**Supplied records:**
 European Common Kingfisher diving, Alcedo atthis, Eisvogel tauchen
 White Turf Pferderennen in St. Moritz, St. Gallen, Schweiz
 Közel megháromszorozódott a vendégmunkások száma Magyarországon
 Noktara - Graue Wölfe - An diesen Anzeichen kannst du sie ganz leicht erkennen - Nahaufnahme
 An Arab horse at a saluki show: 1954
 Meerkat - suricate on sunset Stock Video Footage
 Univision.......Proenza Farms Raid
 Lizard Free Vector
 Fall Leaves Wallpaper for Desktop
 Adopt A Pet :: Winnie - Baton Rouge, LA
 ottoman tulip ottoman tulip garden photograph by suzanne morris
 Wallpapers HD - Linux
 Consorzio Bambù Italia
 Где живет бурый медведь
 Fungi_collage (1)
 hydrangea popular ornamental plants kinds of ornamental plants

**About this exercise:** Exactly the lines from the one containing "Noktara - Graue" through the end of the records above should be returned, with both ends kept.

**Solution for this exercise:**
 Noktara - Graue Wölfe - An diesen Anzeichen kannst du sie ganz leicht erkennen - Nahaufnahme
 An Arab horse at a saluki show: 1954
 Meerkat - suricate on sunset Stock Video Footage
 Univision.......Proenza Farms Raid
 Lizard Free Vector
 Fall Leaves Wallpaper for Desktop
 Adopt A Pet :: Winnie - Baton Rouge, LA
 ottoman tulip ottoman tulip garden photograph by suzanne morris
 Wallpapers HD - Linux
 Consorzio Bambù Italia
 Где живет бурый медведь
 Fungi_collage (1)
 hydrangea popular ornamental plants kinds of ornamental plants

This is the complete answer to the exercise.